A soldier beetle Cantharis rustica, largely red and blackish red, with a distinctive black spot in the middle of its thorax. Often to be seen adopting this piggyback posture! 

A flower beetle Oedemera nobilis which is often seen in open flowers munching pollen. This one is female: the males have conspicuously swollen segments at the top of their hind legs. But the metallic green colour, and wing cases which don't meet down the middle are features of both sexes.

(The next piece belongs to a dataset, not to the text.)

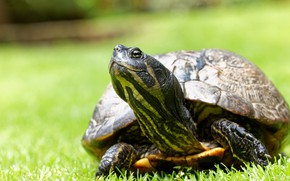 Picture grass, look, glade, turtle, portrait, water, bokeh, water turtle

Harlequin ladybird - a little larger and more variable than most ladybirds (hence its name), and its red colour usually more ruby than the tomato ketchup red of other species. This is the Far Eastern invader which caused so much concern a few years ago as a result of its ladybirdivorous habits; it seems that the fears of ladybird Armageddon may have been unfounded as there are other species still around, albeit at least one species' decline has been circumstantially attributed to the attentions of the Harlequin

A cardinal beetle Pyrochroa serraticornis, often seen on fallen logs, along with is close relative Pyrochroa coccinea, which has a black not a red head

A true bug Dryophilocoris flavoquadrimaculatus, which feeds by sucking the juices out of plant cells, seeds and probably aphids.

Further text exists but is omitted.